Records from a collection
-=-=-=-=-

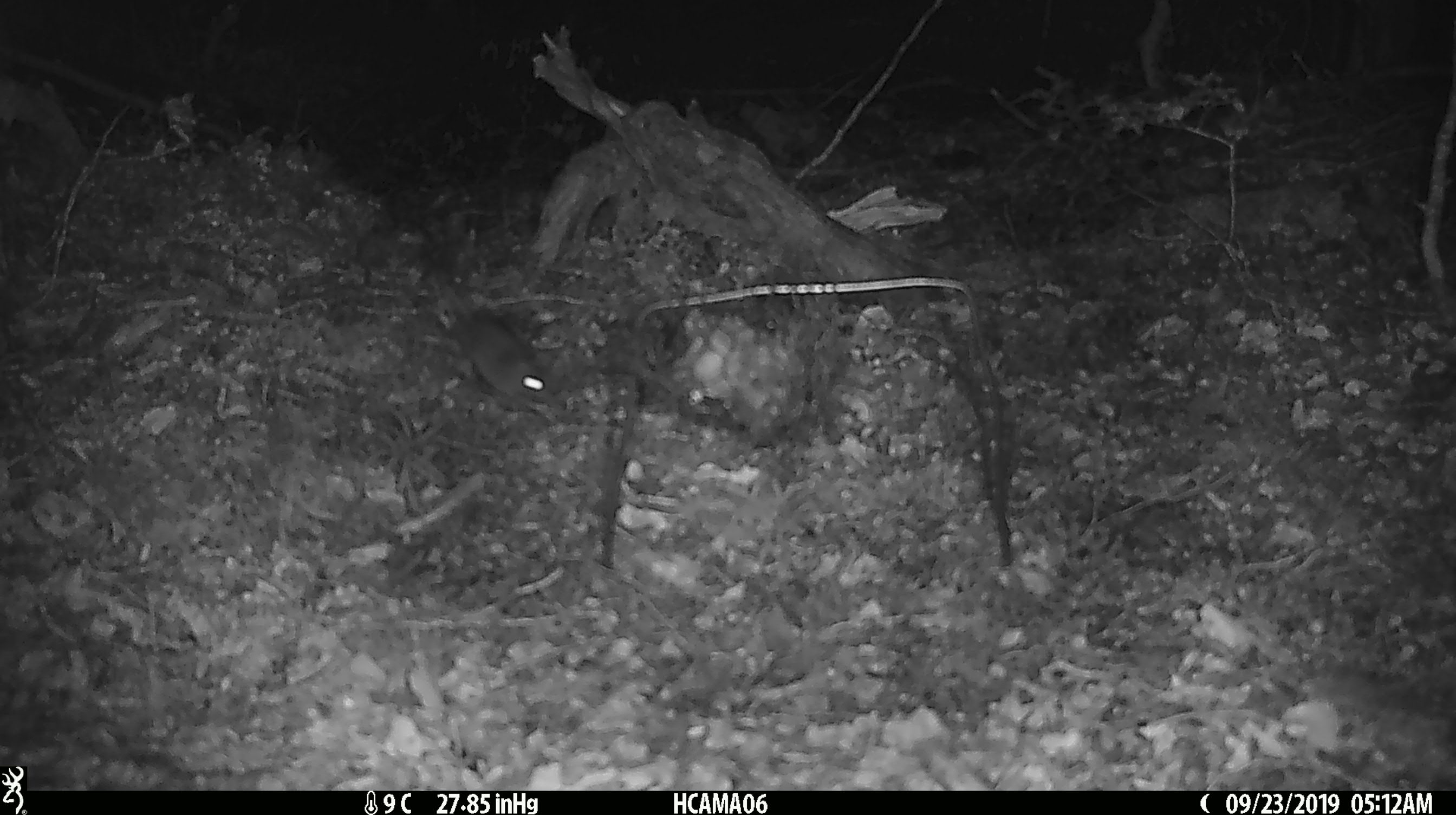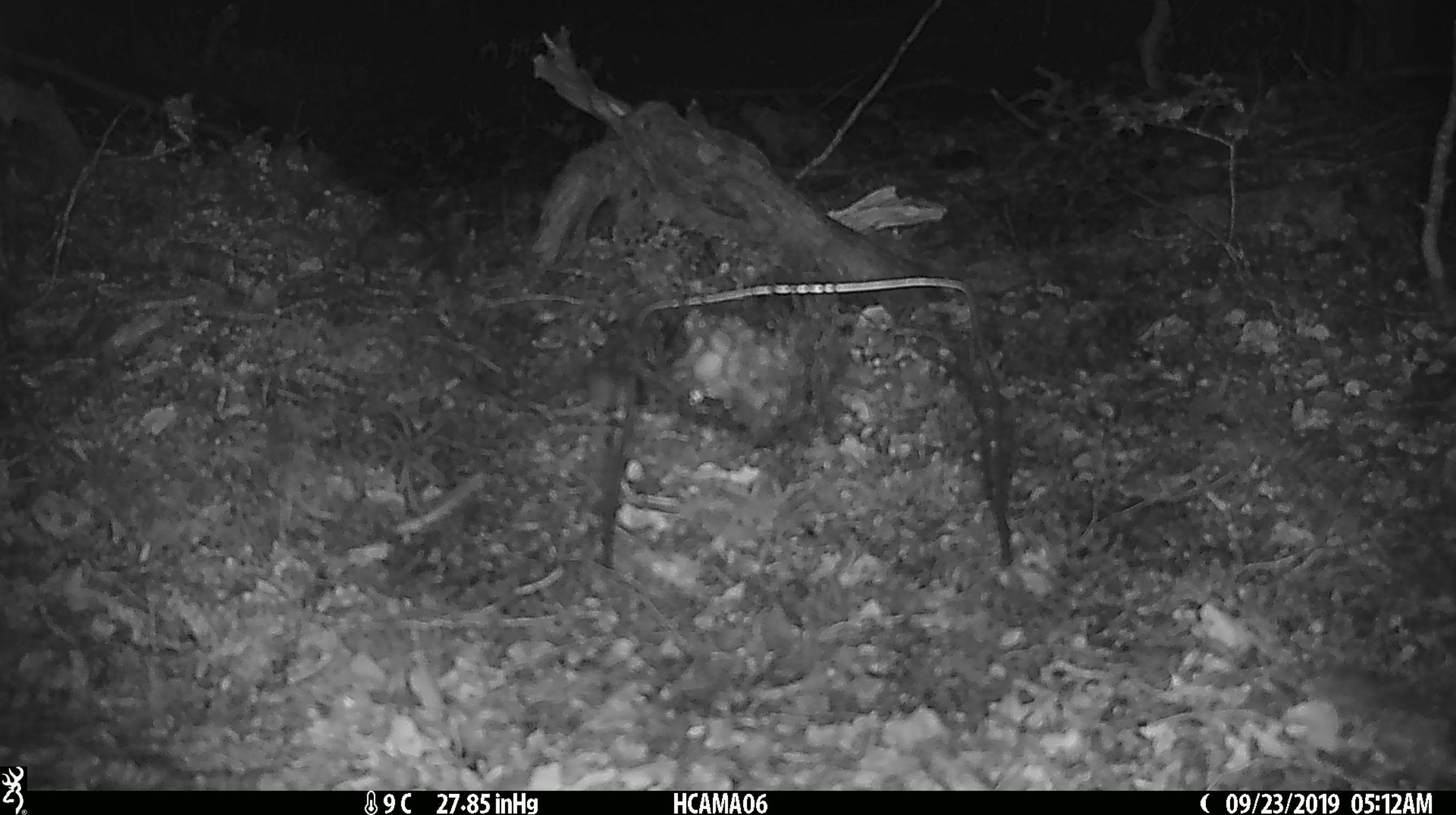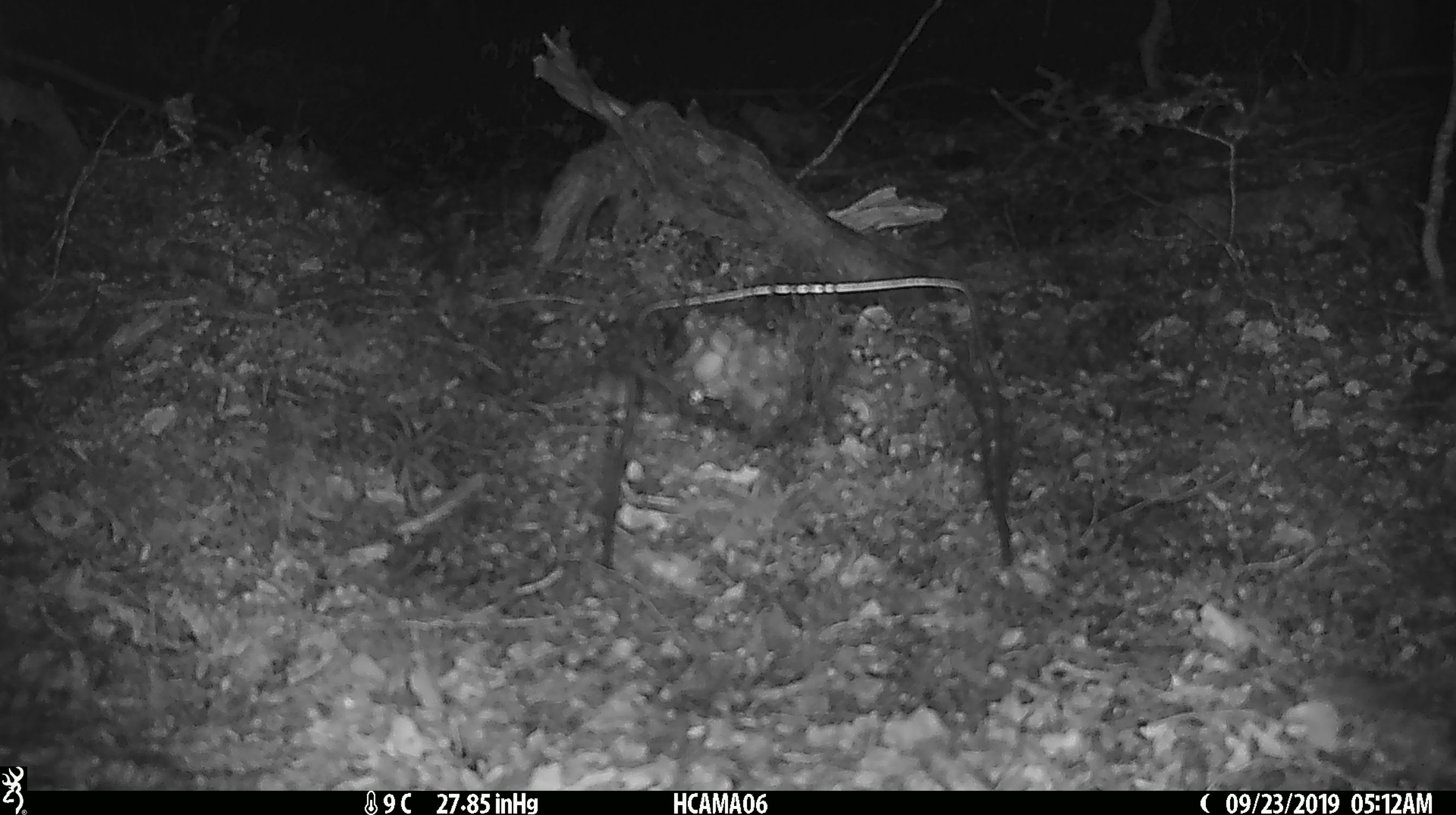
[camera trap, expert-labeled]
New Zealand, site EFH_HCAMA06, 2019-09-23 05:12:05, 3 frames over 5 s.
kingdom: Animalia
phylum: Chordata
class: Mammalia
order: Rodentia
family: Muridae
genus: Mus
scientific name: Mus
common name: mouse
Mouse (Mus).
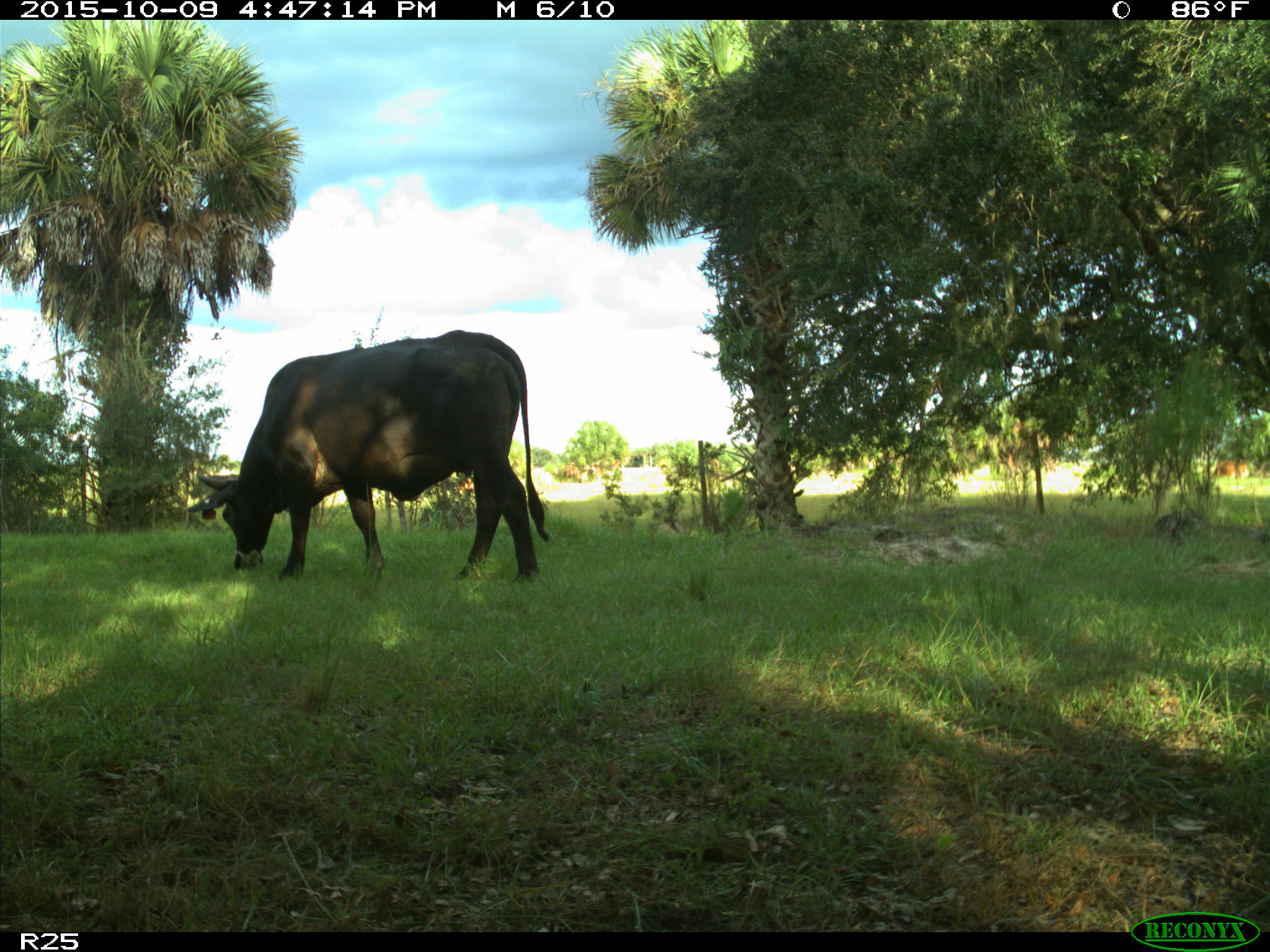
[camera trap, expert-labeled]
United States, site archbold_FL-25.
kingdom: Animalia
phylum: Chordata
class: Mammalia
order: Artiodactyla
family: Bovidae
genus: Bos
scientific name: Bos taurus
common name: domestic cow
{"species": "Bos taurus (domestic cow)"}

-=-=-=-=-

▶ Exercise aim
Return all of the entries word for word, but omit the pictures.

▶ Result of the task
[camera trap, expert-labeled]
New Zealand, site EFH_HCAMA06, 2019-09-23 05:12:05, 3 frames over 5 s.
kingdom: Animalia
phylum: Chordata
class: Mammalia
order: Rodentia
family: Muridae
genus: Mus
scientific name: Mus
common name: mouse
Mouse (Mus).
[camera trap, expert-labeled]
United States, site archbold_FL-25.
kingdom: Animalia
phylum: Chordata
class: Mammalia
order: Artiodactyla
family: Bovidae
genus: Bos
scientific name: Bos taurus
common name: domestic cow
{"species": "Bos taurus (domestic cow)"}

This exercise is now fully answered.